11. Compressing data while SQL execution- While this will not drastically decrease execution time, it will: a) Prevent out of memory issue and b) Compress data at the time of execution. This can be done easily by just setting up one parameterspark.sql.inMemoryColumnarStorage.compressedto True.

12. Memory and Resource Allocation- When we are running a Spark job on the cluster or local, the most important thing is to allocate only the required amount of memory and cores to the application. If not done correctly, then you would not be able to run jobs in parallel and most of the jobs would fail. So back to basics.

Spark has driver, executors and we(our spark cluster; may be standalone) have cores and memory for both the workers and driver. Let’s take an example to understand the maths involved and then we will set the properties according to that.
Suppose we have 128 GB memory and 32 cores for driver(master node) and 64GB memory and 16 cores for 4 workers. So, the total memory would be 384GB (4*64 +1*128) and 96 cores in total (16*4 + 1*32).

Now if we want to run a job of 200GB. Assuming data calculation would have some group by and count operation, so driver will also need some memory.

number of executors per node=4
Memory per executor=15GB
cores per executor=3
total number of executor= 15
driver memory=20GB

Now let’s see the calculation.
number of executor per node will be =15/4 ≈ 4 that means on 3 workers 4 executor will be spawned and on the4th node 3 executor will be spawned.
Total memory allocated will be = total number of executor s* Memory per executor= 15*15= 225GB which is greater than data size (overhead and intermediate output should have some memory allocated).

Let’s see the Spark Submit command. I am going to use pyspark submit.

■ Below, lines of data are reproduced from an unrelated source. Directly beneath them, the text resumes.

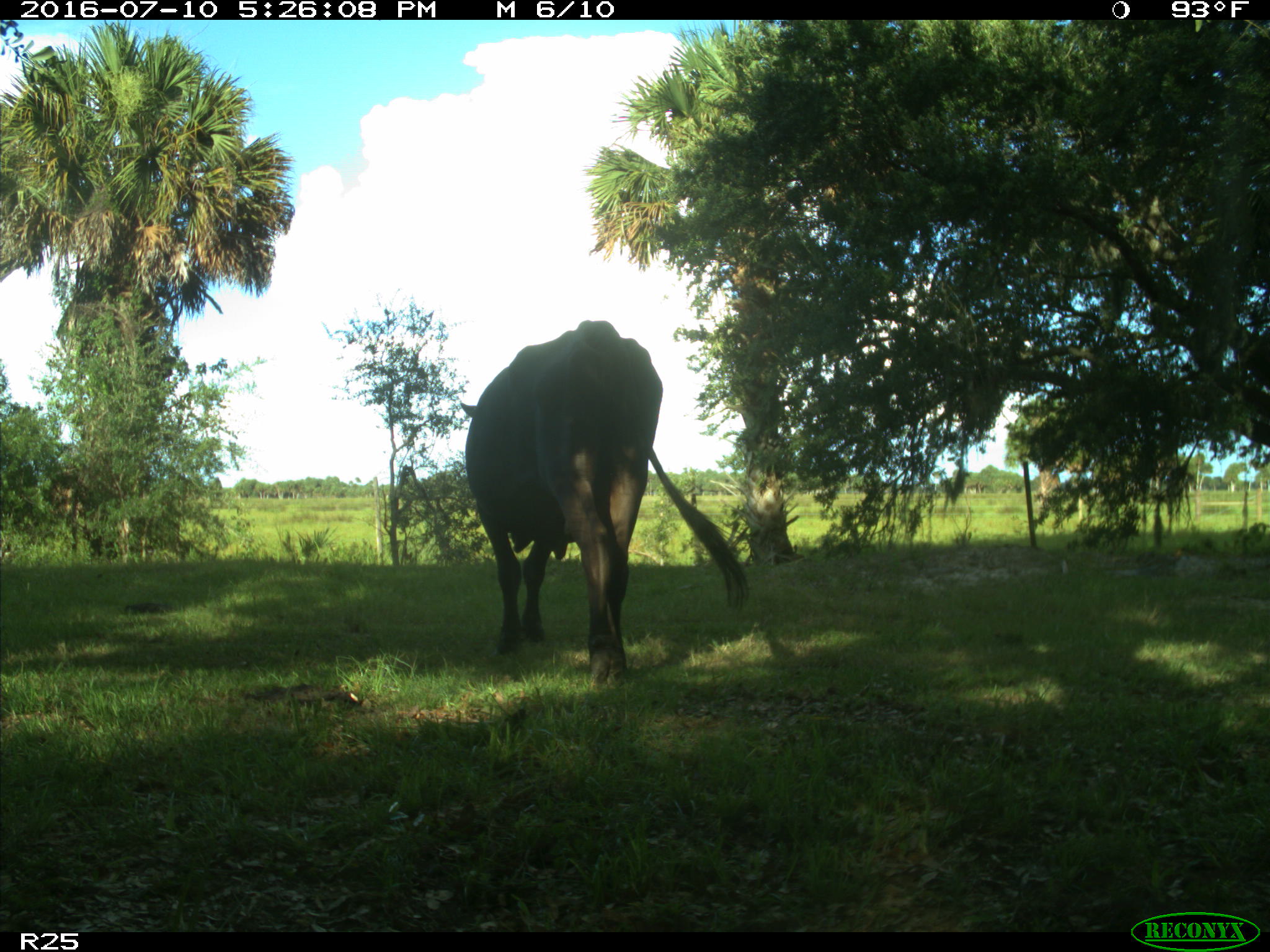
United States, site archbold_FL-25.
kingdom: Animalia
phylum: Chordata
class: Mammalia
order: Artiodactyla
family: Bovidae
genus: Bos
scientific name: Bos taurus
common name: domestic cow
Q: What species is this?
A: Bos taurus (domestic cow).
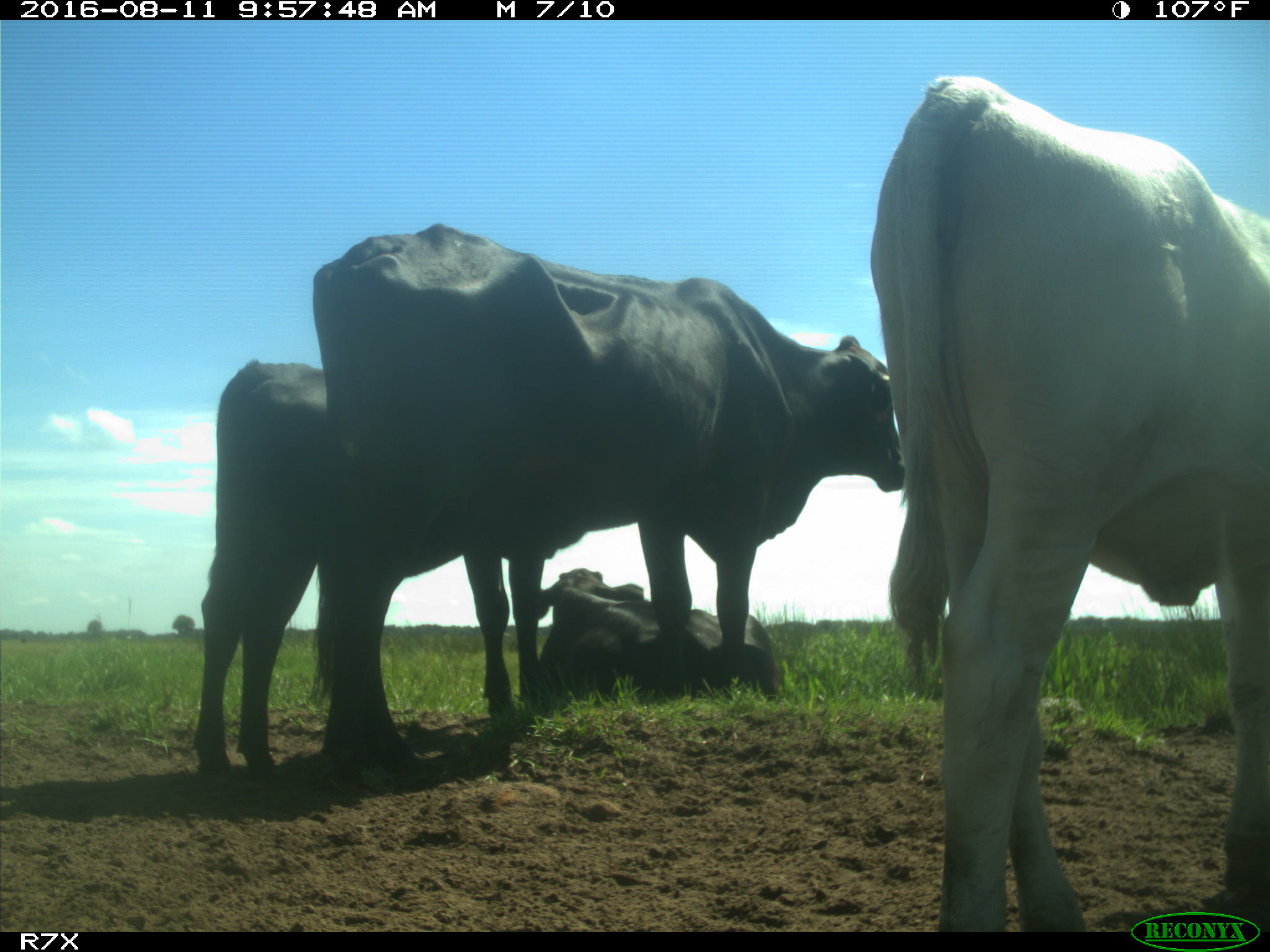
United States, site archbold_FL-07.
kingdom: Animalia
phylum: Chordata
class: Mammalia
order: Artiodactyla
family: Bovidae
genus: Bos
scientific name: Bos taurus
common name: domestic cow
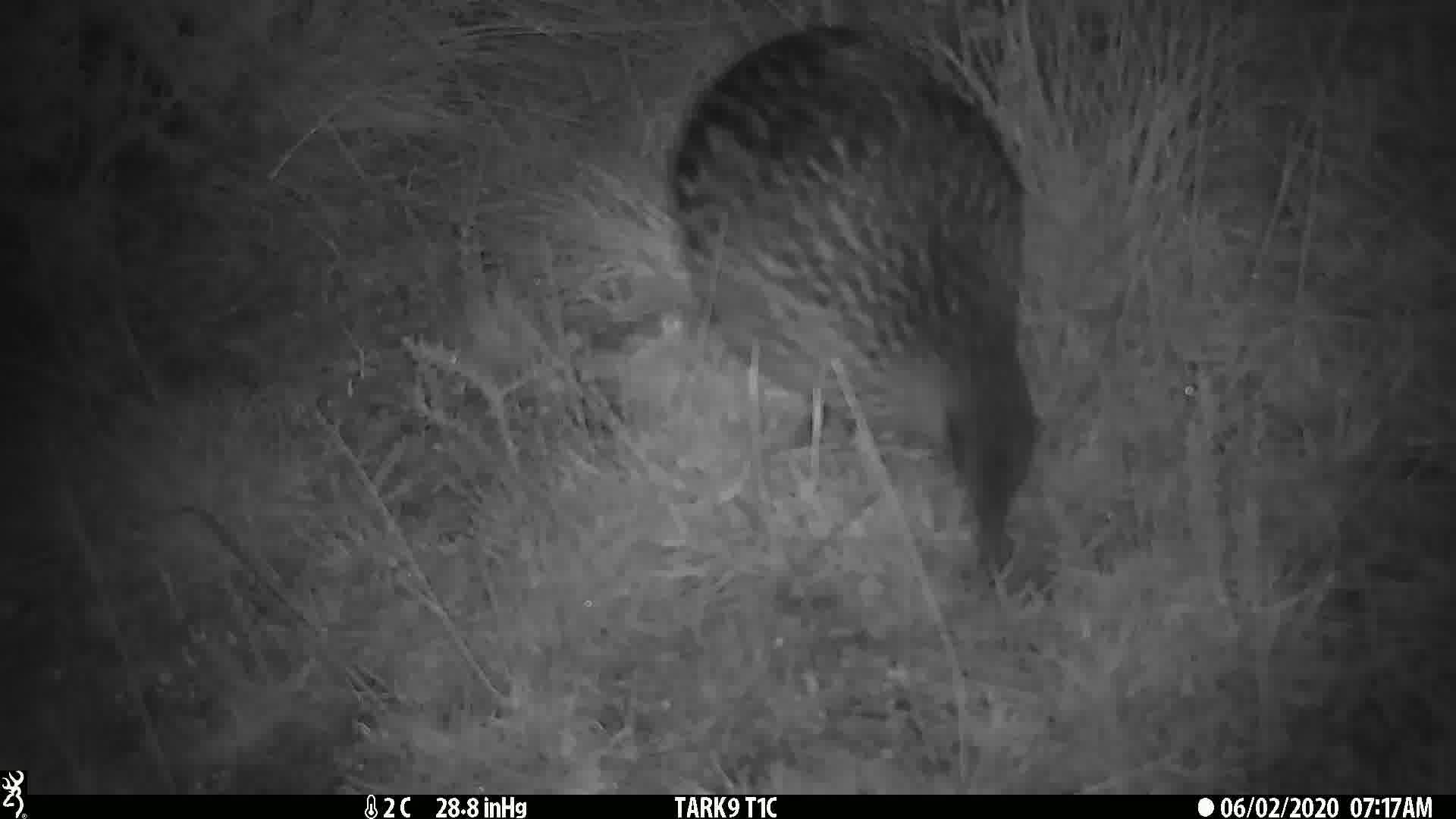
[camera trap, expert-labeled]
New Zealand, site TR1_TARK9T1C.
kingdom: Animalia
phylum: Chordata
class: Aves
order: Gruiformes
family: Rallidae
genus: Gallirallus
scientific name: Gallirallus australis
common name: weka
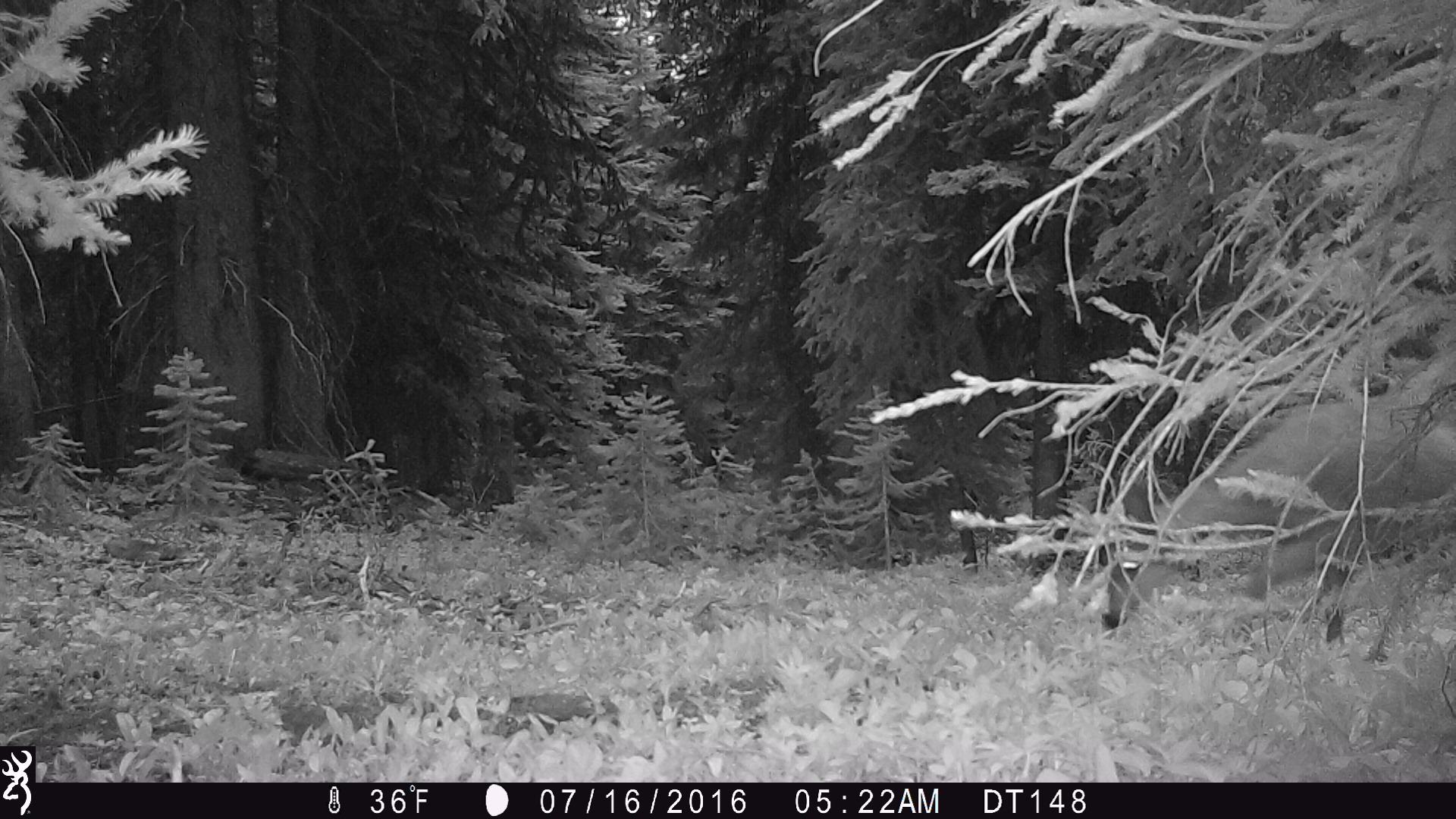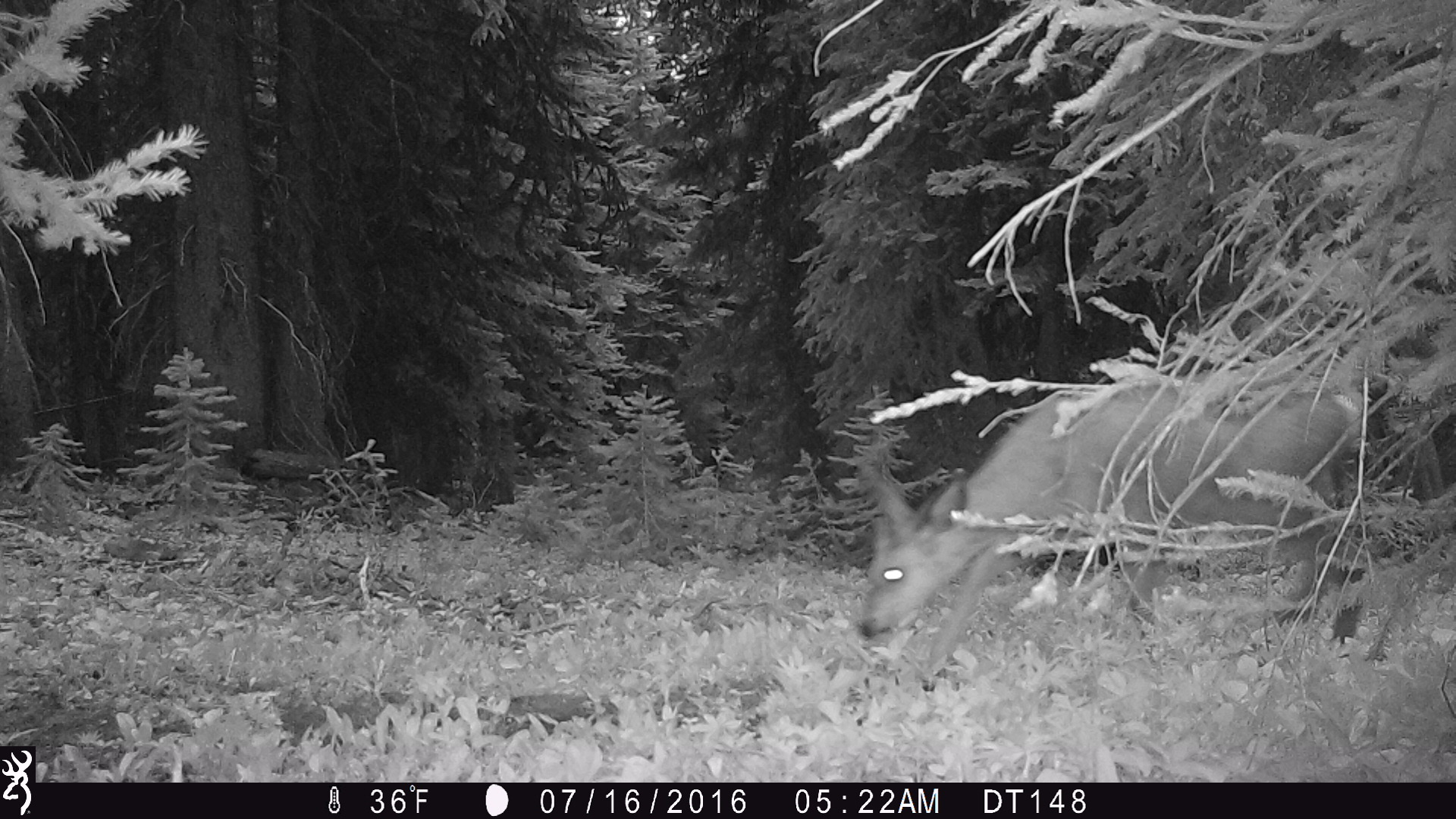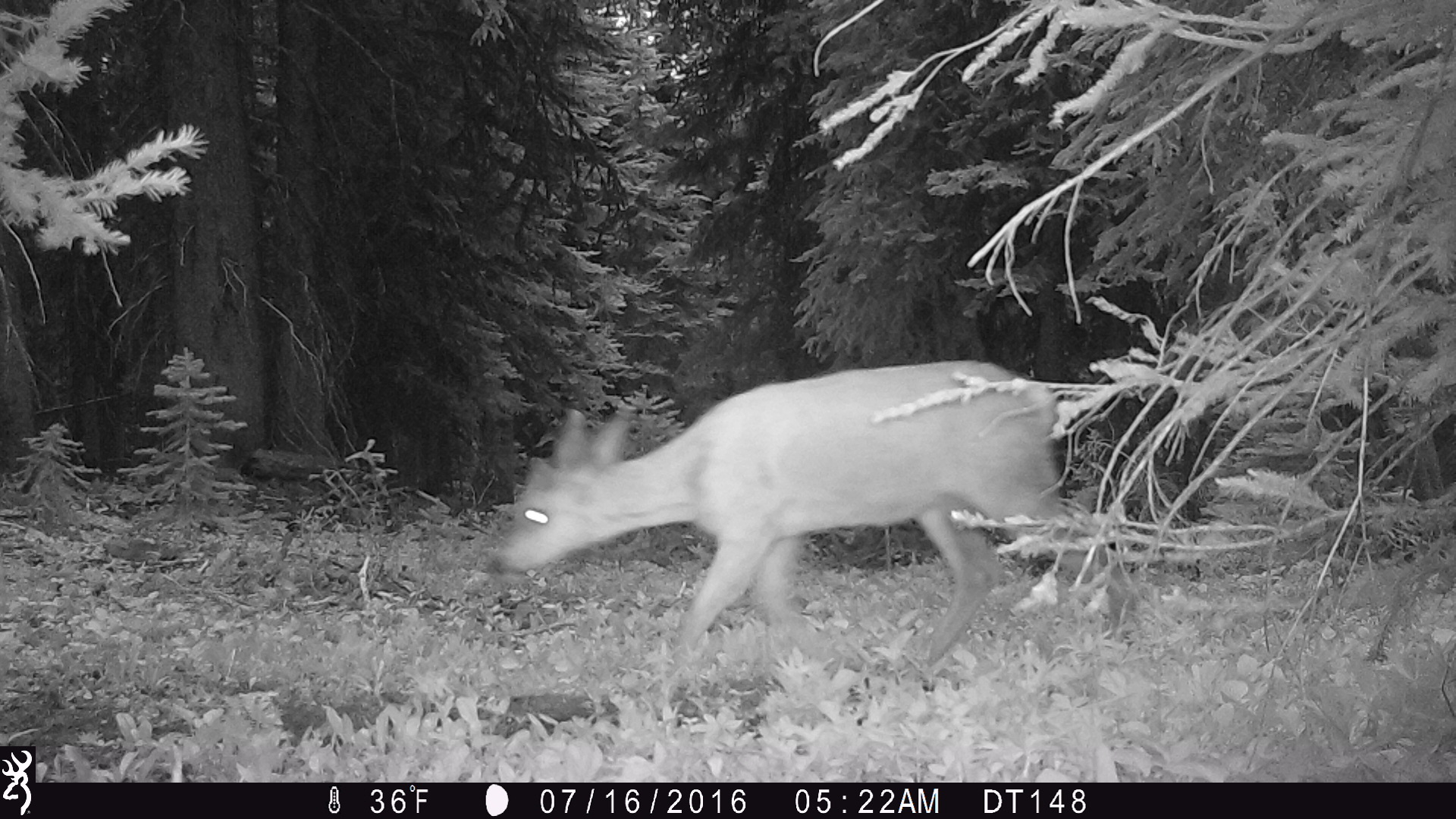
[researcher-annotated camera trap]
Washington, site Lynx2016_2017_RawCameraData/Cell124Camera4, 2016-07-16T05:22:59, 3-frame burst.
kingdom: Animalia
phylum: Chordata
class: Mammalia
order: Artiodactyla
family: Cervidae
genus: Odocoileus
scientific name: Odocoileus hemionus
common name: mule deer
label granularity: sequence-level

spark-submit — master local — conf “spark.executor.cores=45” — conf “spark.cores.max=3” — executor-memory 15g — driver-memory 20g — py-files “some_py_files” “python_file_to_be_executed.py”

Conclusion

Through this article, we saw how Spark is helpful for processing data. We also saw the limitation of spark and then we learmt about how to optimize execution time and space management. I hope that this would be helpful for you while working on Spark. Please do let me know if I need to add more points. Constructive feedback is always appreciated!